Given data >>
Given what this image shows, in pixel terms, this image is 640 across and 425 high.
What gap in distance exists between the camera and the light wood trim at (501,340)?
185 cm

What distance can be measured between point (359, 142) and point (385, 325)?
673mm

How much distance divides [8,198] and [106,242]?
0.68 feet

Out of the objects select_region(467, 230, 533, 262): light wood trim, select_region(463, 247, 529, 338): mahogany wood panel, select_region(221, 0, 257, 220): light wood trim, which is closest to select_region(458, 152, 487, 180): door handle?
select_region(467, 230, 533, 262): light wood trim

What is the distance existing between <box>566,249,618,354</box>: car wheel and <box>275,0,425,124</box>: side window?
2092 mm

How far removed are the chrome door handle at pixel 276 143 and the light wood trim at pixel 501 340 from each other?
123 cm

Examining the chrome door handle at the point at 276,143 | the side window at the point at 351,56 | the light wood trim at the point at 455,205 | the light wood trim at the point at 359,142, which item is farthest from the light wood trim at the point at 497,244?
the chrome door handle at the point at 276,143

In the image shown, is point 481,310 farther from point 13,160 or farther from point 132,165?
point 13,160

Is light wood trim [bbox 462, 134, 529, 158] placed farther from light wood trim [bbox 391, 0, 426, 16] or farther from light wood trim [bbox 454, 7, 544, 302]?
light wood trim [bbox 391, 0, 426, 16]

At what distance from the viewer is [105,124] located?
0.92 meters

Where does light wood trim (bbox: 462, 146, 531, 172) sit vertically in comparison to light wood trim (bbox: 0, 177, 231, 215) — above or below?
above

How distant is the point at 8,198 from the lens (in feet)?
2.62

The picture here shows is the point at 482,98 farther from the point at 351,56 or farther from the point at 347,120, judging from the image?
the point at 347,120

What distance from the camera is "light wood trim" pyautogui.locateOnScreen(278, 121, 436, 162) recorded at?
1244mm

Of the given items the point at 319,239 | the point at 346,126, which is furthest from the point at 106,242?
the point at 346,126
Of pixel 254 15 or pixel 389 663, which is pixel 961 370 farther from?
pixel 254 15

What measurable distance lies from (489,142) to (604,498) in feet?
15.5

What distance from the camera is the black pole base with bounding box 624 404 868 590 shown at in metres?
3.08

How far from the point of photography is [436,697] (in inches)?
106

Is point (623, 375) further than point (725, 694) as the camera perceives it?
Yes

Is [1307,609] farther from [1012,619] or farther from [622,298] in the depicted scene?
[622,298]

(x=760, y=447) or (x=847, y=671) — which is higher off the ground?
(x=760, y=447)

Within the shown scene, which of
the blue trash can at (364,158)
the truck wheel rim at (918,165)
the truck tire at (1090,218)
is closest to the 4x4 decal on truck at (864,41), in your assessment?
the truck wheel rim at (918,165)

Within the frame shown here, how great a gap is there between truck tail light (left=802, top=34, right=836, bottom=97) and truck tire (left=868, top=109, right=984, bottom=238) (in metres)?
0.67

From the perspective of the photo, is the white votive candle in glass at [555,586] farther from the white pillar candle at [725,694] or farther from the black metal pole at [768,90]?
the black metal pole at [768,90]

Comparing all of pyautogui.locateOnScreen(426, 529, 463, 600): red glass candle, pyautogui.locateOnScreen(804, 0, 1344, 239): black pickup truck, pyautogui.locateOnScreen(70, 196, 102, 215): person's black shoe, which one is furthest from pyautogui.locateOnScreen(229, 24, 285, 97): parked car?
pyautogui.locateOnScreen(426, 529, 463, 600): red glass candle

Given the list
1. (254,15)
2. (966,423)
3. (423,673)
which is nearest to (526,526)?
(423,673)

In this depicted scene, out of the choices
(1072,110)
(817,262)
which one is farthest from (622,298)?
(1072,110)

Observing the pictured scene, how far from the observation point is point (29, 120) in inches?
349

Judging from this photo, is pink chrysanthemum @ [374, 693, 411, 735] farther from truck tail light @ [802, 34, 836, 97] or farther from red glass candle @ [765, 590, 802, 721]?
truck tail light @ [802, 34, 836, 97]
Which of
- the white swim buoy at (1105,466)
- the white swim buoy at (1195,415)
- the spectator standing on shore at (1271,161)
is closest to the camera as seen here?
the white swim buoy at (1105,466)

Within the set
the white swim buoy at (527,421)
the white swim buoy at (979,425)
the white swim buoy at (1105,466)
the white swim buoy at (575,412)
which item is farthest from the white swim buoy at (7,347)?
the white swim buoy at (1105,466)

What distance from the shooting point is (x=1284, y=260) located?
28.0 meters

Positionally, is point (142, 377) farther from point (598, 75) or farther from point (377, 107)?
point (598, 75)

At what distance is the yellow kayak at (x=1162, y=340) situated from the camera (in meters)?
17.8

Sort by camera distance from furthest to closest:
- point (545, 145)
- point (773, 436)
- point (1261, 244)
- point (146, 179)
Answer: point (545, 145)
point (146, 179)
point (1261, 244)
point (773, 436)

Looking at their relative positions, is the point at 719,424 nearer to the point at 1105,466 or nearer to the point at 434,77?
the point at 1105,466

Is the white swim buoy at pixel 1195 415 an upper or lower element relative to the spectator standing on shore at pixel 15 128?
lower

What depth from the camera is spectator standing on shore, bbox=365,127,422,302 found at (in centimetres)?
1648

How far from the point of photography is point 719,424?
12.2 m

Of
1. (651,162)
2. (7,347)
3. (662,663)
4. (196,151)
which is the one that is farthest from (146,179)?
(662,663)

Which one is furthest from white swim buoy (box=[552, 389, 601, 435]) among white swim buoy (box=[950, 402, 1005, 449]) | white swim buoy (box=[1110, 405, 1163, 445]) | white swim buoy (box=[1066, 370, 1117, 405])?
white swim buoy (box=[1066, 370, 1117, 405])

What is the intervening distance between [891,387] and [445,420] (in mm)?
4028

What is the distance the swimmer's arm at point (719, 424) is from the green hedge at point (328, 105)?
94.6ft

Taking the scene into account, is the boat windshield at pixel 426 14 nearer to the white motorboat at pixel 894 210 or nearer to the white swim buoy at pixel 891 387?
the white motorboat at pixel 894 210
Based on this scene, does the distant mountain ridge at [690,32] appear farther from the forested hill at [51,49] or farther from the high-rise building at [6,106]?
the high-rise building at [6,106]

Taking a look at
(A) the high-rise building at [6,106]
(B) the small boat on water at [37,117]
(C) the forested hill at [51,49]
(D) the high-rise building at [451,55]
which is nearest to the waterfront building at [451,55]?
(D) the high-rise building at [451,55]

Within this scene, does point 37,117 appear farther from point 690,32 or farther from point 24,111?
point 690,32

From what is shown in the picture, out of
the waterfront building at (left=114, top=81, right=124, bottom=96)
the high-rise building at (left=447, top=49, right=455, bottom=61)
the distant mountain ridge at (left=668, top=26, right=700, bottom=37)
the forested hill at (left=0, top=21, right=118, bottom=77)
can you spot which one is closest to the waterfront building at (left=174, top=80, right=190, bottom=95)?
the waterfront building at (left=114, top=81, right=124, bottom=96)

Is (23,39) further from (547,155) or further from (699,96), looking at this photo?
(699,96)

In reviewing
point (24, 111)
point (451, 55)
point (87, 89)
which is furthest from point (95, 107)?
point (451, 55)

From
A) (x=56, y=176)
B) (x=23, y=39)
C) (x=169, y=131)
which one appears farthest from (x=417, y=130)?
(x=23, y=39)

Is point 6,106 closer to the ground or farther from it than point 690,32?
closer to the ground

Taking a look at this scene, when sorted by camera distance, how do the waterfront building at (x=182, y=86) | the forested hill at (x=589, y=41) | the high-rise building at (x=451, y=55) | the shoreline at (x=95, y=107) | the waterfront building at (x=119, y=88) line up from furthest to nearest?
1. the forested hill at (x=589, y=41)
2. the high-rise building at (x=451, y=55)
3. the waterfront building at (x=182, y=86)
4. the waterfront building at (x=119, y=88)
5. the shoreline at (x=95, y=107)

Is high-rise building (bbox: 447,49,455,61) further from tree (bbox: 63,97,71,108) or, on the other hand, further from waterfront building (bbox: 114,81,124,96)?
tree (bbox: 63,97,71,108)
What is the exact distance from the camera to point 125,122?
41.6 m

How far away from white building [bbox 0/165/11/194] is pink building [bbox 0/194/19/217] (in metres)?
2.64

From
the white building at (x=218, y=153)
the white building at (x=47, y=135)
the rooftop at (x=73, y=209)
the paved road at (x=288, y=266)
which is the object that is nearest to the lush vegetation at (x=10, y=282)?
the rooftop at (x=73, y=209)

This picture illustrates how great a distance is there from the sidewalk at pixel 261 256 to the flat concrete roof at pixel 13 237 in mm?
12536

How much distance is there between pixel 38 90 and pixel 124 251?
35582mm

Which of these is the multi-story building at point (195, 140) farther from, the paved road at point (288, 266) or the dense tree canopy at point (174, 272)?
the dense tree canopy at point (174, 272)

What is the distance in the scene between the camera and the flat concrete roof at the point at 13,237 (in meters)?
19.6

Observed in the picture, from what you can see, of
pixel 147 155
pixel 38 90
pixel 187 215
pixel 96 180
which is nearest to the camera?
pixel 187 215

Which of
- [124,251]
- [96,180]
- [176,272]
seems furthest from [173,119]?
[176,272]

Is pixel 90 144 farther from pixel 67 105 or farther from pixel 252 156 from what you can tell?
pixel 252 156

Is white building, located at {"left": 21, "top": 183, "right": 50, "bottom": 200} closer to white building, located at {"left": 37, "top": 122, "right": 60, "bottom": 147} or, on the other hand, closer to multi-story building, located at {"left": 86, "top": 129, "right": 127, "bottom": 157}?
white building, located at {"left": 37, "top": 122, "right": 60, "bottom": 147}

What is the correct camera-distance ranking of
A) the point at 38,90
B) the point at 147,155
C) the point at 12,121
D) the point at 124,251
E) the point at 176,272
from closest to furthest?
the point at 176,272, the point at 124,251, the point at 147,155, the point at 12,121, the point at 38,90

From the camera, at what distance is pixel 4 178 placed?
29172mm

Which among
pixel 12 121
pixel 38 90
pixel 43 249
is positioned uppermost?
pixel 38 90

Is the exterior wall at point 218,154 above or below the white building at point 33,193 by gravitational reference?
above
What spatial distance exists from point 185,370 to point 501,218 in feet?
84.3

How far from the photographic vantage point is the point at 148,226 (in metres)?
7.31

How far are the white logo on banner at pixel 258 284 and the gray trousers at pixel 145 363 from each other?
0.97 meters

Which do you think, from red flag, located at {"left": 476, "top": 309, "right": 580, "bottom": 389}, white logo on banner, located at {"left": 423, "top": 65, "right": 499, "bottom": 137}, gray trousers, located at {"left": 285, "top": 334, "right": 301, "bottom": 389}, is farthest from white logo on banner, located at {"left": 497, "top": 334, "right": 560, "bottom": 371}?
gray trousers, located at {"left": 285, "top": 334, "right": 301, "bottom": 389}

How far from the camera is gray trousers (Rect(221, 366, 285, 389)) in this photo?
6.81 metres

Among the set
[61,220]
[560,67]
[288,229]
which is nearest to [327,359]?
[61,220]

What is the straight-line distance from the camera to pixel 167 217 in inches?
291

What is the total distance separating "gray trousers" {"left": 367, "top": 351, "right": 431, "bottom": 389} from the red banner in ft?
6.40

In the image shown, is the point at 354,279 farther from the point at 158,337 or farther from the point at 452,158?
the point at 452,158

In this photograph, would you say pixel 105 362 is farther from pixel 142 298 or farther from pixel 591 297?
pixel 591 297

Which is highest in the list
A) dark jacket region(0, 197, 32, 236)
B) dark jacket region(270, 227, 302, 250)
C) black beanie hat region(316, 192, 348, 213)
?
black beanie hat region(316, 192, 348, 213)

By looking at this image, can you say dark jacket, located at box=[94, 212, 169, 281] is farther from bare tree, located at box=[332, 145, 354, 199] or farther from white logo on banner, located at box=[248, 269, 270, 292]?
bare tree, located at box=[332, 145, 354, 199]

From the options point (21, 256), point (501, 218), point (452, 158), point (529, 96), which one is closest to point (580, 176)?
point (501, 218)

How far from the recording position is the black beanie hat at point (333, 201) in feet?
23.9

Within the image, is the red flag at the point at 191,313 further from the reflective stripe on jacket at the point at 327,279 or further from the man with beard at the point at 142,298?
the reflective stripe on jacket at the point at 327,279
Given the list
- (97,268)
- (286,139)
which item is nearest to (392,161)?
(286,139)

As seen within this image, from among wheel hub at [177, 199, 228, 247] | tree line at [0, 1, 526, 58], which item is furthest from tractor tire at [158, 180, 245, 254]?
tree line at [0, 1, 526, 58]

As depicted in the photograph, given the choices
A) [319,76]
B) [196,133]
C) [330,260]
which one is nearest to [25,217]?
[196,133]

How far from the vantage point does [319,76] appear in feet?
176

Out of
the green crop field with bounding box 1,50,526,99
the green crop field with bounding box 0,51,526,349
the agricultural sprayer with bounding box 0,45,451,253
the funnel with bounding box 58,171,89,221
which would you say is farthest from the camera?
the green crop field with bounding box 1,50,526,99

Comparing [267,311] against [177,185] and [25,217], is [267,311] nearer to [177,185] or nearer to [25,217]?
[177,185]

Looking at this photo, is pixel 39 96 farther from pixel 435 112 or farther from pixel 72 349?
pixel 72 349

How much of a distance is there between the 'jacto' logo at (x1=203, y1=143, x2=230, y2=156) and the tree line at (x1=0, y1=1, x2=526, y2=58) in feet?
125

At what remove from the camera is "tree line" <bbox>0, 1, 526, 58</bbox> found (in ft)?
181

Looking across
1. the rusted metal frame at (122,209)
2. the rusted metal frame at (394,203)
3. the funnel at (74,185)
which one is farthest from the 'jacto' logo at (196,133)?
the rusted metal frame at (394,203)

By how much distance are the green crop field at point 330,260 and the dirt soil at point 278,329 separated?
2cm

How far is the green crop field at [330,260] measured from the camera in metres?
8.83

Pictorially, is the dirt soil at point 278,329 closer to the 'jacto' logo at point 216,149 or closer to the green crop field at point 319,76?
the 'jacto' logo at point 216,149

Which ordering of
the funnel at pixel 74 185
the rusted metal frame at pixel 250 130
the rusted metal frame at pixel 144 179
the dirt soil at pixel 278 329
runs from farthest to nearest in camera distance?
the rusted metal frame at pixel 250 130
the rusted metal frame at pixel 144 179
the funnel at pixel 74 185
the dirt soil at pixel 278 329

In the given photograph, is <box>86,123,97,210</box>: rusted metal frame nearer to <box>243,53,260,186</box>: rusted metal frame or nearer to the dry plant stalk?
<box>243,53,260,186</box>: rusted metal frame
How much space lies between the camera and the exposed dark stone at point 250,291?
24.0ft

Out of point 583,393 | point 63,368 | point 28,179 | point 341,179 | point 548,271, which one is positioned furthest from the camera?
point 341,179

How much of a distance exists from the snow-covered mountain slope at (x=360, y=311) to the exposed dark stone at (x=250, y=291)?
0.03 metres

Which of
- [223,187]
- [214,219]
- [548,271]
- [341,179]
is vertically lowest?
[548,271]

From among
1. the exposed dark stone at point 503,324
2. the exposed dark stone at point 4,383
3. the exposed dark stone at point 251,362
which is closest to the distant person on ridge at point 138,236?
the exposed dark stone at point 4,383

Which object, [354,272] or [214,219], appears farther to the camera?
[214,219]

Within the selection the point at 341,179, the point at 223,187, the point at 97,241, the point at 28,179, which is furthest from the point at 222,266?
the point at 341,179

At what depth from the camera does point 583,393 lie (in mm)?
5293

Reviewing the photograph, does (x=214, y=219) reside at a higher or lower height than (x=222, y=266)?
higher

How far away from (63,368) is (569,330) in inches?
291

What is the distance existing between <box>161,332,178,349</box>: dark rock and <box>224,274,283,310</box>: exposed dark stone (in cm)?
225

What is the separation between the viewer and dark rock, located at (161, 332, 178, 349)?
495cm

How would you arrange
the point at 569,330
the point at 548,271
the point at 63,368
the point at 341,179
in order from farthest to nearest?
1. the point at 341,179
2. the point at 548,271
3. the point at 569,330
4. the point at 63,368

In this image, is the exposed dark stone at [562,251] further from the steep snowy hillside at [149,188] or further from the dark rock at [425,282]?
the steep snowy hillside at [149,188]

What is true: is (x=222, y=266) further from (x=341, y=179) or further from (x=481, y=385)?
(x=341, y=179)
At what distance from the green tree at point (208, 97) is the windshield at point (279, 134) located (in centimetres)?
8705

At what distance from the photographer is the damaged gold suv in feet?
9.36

Aim of the task >> Starting from the line containing "Which object, [354,272]" and ending with the final line of the data, reproduce each line exactly as it appears, including no other lines.

Result of the exercise >>
Which object, [354,272] or [214,219], appears farther to the camera?
[214,219]

Within the selection the point at 341,179, the point at 223,187, the point at 97,241, the point at 28,179, which is furthest from the point at 222,266?
the point at 341,179

At what depth from the camera does point 583,393 lie (in mm)?
5293

Reviewing the photograph, does (x=214, y=219) reside at a higher or lower height than (x=222, y=266)?
higher

How far away from (63,368) is (569,330) in inches?
291

What is the distance existing between <box>161,332,178,349</box>: dark rock and <box>224,274,283,310</box>: exposed dark stone (in cm)?
225

What is the separation between the viewer and dark rock, located at (161, 332, 178, 349)?
495cm

How would you arrange
the point at 569,330
the point at 548,271
the point at 63,368
the point at 341,179
in order from farthest to nearest?
1. the point at 341,179
2. the point at 548,271
3. the point at 569,330
4. the point at 63,368

In this image, is the exposed dark stone at [562,251] further from the steep snowy hillside at [149,188] or further from the dark rock at [425,282]?
the steep snowy hillside at [149,188]

What is true: is (x=222, y=266) further from (x=341, y=179) or further from (x=481, y=385)?
(x=341, y=179)
At what distance from the green tree at point (208, 97) is the windshield at point (279, 134) located (in centimetres)?
8705

At what distance from the photographer is the damaged gold suv in feet?
9.36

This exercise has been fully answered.